§ Your instructions:
Please return each record below exactly, with nothing left out.

§ Data extracts:
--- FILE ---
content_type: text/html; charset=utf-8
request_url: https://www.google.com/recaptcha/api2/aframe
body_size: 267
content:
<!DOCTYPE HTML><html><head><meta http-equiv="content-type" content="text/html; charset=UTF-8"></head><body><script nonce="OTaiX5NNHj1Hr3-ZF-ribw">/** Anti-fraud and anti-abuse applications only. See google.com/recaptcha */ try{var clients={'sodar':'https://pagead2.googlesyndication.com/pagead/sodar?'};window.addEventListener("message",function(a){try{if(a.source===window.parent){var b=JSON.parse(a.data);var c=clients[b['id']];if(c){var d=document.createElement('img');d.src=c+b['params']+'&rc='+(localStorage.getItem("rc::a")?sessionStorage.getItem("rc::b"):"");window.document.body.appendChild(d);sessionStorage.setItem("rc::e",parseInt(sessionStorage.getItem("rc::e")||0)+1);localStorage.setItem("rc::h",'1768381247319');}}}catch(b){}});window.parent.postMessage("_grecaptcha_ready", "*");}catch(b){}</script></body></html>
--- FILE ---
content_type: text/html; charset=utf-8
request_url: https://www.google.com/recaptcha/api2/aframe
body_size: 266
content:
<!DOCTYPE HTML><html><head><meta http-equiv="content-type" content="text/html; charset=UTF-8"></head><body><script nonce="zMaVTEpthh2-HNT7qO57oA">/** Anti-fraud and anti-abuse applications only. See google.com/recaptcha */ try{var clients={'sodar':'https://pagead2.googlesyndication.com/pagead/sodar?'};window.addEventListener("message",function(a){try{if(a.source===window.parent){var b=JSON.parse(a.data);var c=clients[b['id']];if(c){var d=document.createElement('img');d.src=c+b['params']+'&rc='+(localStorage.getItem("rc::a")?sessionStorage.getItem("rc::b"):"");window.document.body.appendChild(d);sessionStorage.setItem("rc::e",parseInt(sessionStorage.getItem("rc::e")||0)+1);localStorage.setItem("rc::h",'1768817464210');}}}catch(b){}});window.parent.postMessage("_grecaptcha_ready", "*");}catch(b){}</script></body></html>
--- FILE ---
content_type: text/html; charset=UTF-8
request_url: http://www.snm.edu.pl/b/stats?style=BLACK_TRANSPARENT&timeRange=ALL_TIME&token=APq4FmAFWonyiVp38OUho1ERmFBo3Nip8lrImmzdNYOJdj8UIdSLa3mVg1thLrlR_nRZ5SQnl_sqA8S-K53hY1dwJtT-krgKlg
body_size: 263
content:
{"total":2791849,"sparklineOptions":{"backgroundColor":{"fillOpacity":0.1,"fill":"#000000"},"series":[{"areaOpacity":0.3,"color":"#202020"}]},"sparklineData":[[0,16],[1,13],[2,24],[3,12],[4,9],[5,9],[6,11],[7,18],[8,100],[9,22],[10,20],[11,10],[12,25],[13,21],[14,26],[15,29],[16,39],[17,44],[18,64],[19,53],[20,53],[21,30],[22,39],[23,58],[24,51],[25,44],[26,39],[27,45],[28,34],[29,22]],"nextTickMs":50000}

§ Task response:
--- FILE ---
content_type: text/html; charset=utf-8
request_url: https://www.google.com/recaptcha/api2/aframe
body_size: 267
content:
<!DOCTYPE HTML><html><head><meta http-equiv="content-type" content="text/html; charset=UTF-8"></head><body><script nonce="OTaiX5NNHj1Hr3-ZF-ribw">/** Anti-fraud and anti-abuse applications only. See google.com/recaptcha */ try{var clients={'sodar':'https://pagead2.googlesyndication.com/pagead/sodar?'};window.addEventListener("message",function(a){try{if(a.source===window.parent){var b=JSON.parse(a.data);var c=clients[b['id']];if(c){var d=document.createElement('img');d.src=c+b['params']+'&rc='+(localStorage.getItem("rc::a")?sessionStorage.getItem("rc::b"):"");window.document.body.appendChild(d);sessionStorage.setItem("rc::e",parseInt(sessionStorage.getItem("rc::e")||0)+1);localStorage.setItem("rc::h",'1768381247319');}}}catch(b){}});window.parent.postMessage("_grecaptcha_ready", "*");}catch(b){}</script></body></html>
--- FILE ---
content_type: text/html; charset=utf-8
request_url: https://www.google.com/recaptcha/api2/aframe
body_size: 266
content:
<!DOCTYPE HTML><html><head><meta http-equiv="content-type" content="text/html; charset=UTF-8"></head><body><script nonce="zMaVTEpthh2-HNT7qO57oA">/** Anti-fraud and anti-abuse applications only. See google.com/recaptcha */ try{var clients={'sodar':'https://pagead2.googlesyndication.com/pagead/sodar?'};window.addEventListener("message",function(a){try{if(a.source===window.parent){var b=JSON.parse(a.data);var c=clients[b['id']];if(c){var d=document.createElement('img');d.src=c+b['params']+'&rc='+(localStorage.getItem("rc::a")?sessionStorage.getItem("rc::b"):"");window.document.body.appendChild(d);sessionStorage.setItem("rc::e",parseInt(sessionStorage.getItem("rc::e")||0)+1);localStorage.setItem("rc::h",'1768817464210');}}}catch(b){}});window.parent.postMessage("_grecaptcha_ready", "*");}catch(b){}</script></body></html>
--- FILE ---
content_type: text/html; charset=UTF-8
request_url: http://www.snm.edu.pl/b/stats?style=BLACK_TRANSPARENT&timeRange=ALL_TIME&token=APq4FmAFWonyiVp38OUho1ERmFBo3Nip8lrImmzdNYOJdj8UIdSLa3mVg1thLrlR_nRZ5SQnl_sqA8S-K53hY1dwJtT-krgKlg
body_size: 263
content:
{"total":2791849,"sparklineOptions":{"backgroundColor":{"fillOpacity":0.1,"fill":"#000000"},"series":[{"areaOpacity":0.3,"color":"#202020"}]},"sparklineData":[[0,16],[1,13],[2,24],[3,12],[4,9],[5,9],[6,11],[7,18],[8,100],[9,22],[10,20],[11,10],[12,25],[13,21],[14,26],[15,29],[16,39],[17,44],[18,64],[19,53],[20,53],[21,30],[22,39],[23,58],[24,51],[25,44],[26,39],[27,45],[28,34],[29,22]],"nextTickMs":50000}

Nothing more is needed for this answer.